Setting up Automated Email Campaigns:
There are two ways to set up Automated Email Campaigns.
Let’s look at the Traditional Drip Campaign first.
This example is for Donors in the Campaign Foundry Version of Business OneTouch.
The front shows the campaign is active- just pick your date and time for the campaign to run.
Under start type you can either have it run on a particular day or date, in this case, we chose Product Purchase.
When someone donates money or purchases a product, that sets off the email campaign.
When you move to the emails tab, you will see your emails set up to run.
In a traditional Drip Campaign the initial email is set off by an action (donation or product purchase), and then you choose the number of days after that action to follow up with an email.
In this example the email goes out immediately, so we choose 0 days after start.
The Distribution list chooses who the email goes to.
There is also an email templates laying out the actual email the user will see when the information from the database is added to personalize it.

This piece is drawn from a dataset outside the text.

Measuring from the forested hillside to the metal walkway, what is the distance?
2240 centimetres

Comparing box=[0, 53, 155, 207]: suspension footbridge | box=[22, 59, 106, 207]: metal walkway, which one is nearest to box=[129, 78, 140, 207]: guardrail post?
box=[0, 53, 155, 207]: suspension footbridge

Once past the first email, we can follow up with another email and then a third some time after that.
In this example, we sent out an ebook after the first action and then sent follow up emails asking questions like:
Did you receive the ebook?
Have you had a chance to look at it?
Would you like to donate more money to the candidate?
Would you like to know more about other issues in the candidate’s platform?
Next, let’s look another type of campaign.
In this case it’s a volunteer set up.
This doesn’t fit into the Traditional Drip Campaign because in this case, someone has signed up to volunteer on a particular day.
So, the initial email goes out as soon as they sign up.
After that, we don’t want emails to go out based on when they signed up, but based on when they signed up to volunteer.
So an email can be set up to go out a week before their volunteer day as a reminder.
Then another email can go out on the morning of their volunteer day as a reminder and including tips for them as they volunteer.
There are multiple ways to run these campaigns, and they can be personalized based on the actual user’s take.
For example, if we tag them as someone who has signed up from the Dallas area, we can then follow up only with people from Dallas who read the email, who didn’t read the email, etc.
You can make these emails contingent both on things like day or date, on what type of donation that they gave, on how they volunteered, or even based on whether they didn’t read the original email (that subject line may not have made sense to them or it may not have been interesting to them).